Bilski worked for 12 years at Advest, where he managed a multi-strategy hedge fund and served on the Connecticut-based firm’s board until November 2005, when it was sold to Merrill Lynch, according to BrokerCheck and his UBS biography.
The exits follow those of three other UBS teams in the past two weeks who were managing more than $1.8 billion in client assets and producing almost $10 million in annual revenue.
The Swiss bank-owned wealth management firm, the smallest of four wirehouses, recently saw its U.S. broker count fall to just below 6,000 from about 8,700 a decade ago, according to UBS insiders.
A UBS spokesman declined to comment.
Good for all involved. With quotas coming to a firm near you , the waste of money will be epic
merit based quotas dont exist.
Congratulations Shay! Good luck.
One can either point to Rockefeller’s success in attracting large teams right now, or UBS’s pretty dismal attempts to hold on to the ones that they have (had), but UBS senior management has got to be very concerned. This is close to becoming an exodus and despite the vitriol that is predictably thrown by jealous compatriots at nearly every wirehouse team that moves for a check or to escape onerous oversight and control, at some point people are going to wonder if they’ll be the last ones left to turn out the lights.

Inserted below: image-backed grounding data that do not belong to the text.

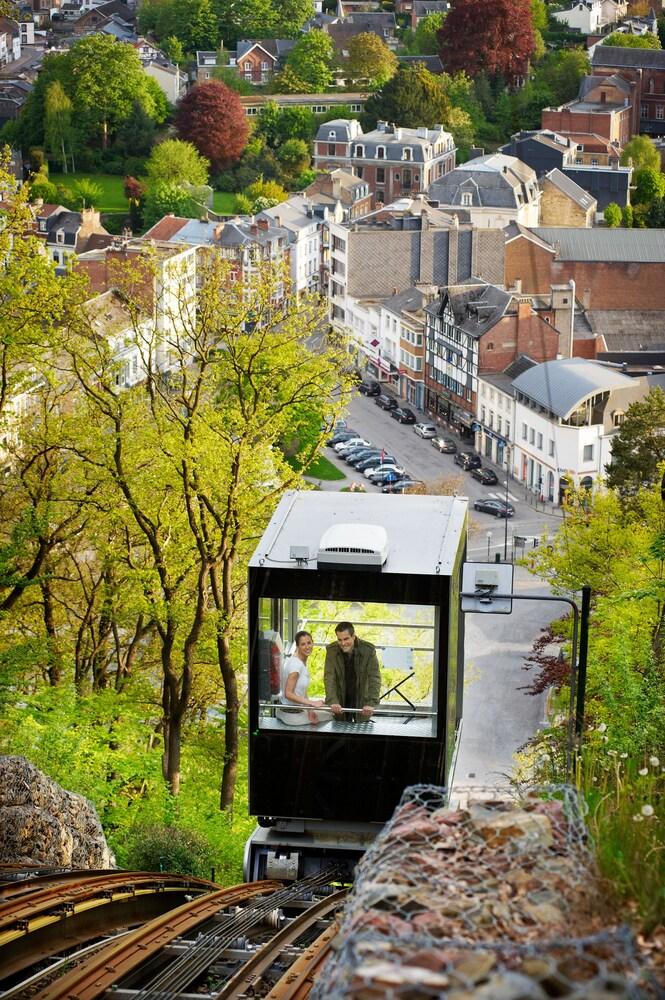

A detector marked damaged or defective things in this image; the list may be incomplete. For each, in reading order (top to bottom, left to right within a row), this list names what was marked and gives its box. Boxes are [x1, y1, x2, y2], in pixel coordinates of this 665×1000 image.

rusty rail [31, 884, 282, 1000]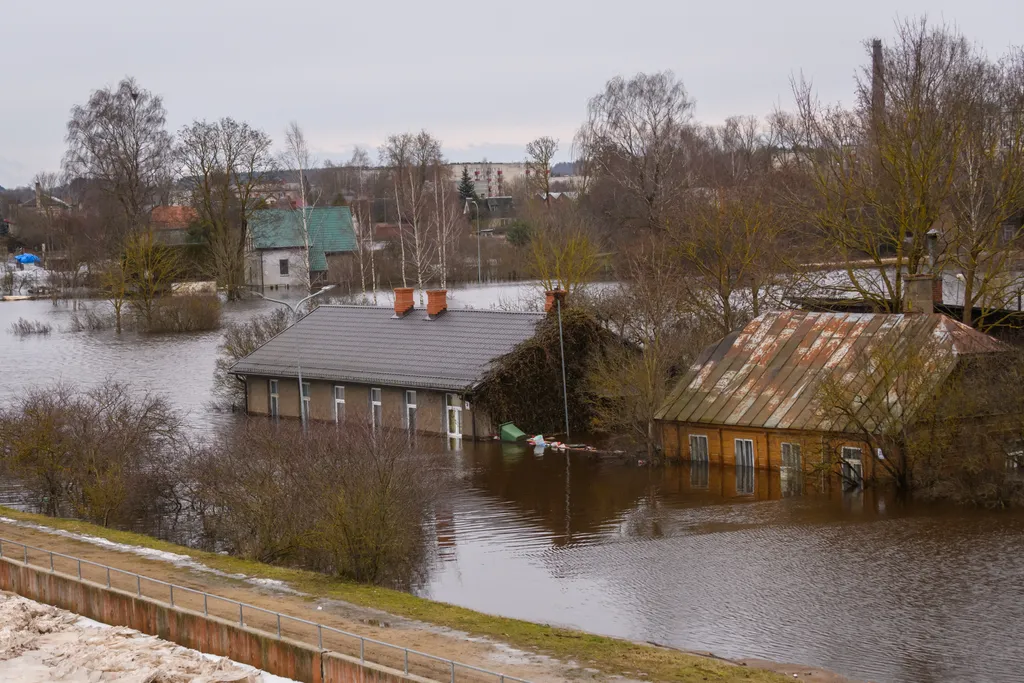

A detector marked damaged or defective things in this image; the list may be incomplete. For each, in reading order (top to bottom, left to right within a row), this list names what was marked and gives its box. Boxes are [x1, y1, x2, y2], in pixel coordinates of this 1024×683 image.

rusty metal roof [655, 311, 999, 430]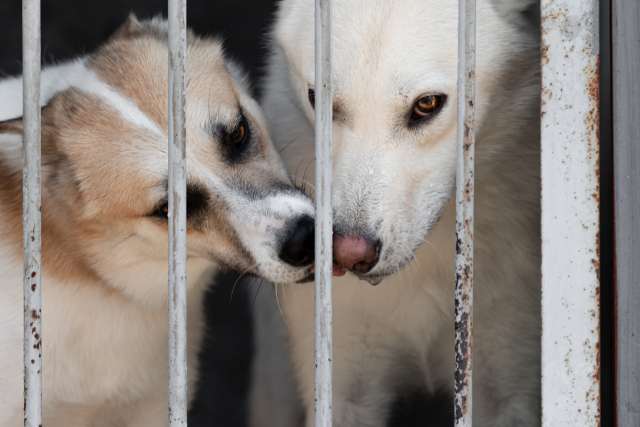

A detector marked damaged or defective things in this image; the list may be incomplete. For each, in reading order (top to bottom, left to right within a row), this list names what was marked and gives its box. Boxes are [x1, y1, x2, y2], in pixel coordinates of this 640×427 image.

rusty metal bar [21, 0, 42, 424]
chipped paint on post [21, 0, 42, 427]
rusty metal bar [168, 0, 188, 424]
chipped paint on post [168, 0, 188, 424]
rusty metal bar [312, 0, 332, 426]
chipped paint on post [312, 0, 332, 427]
chipped paint on post [456, 0, 476, 424]
rusty metal bar [456, 0, 476, 426]
chipped paint on post [540, 0, 600, 424]
rusty metal bar [540, 0, 600, 424]
rusty metal bar [608, 0, 640, 424]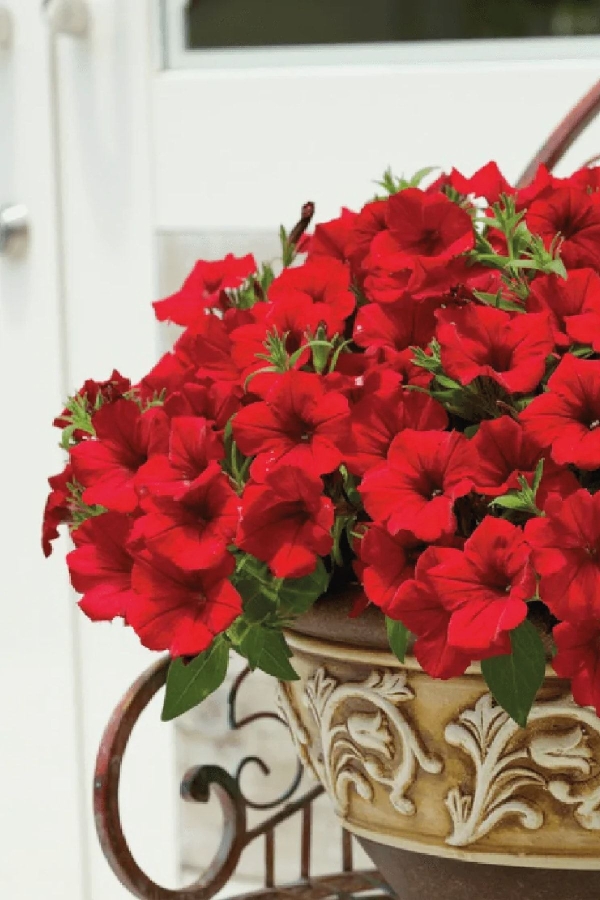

It’s all a sham unless you leave the wires. Trading checks and prisoners of the lack of creativity and one size fits all for at best half of your revenues.
Same old story at UBS. The Swiss bought PW at the top of the market and then never invested in PW over the next 10 years. The only advisors who will be left there by the end of this year, have no control over their clients or signed the ridiculous agreements to acquire retiring advisor’s books.
Correct, most of the senior brokers just collected dismal accounts of brokers who long left. It’s a 9-5 job checking mutual fund trailers.
Instead of reducing payouts etc, firms should spend their money rewarding loyalty not paying out tons of doe to advisors who are only going to hop again when they can.
Hi Sick, Too sick and old and tired to leave? Oh, maybe you inherited all of you $200,000 accounts. Good luck.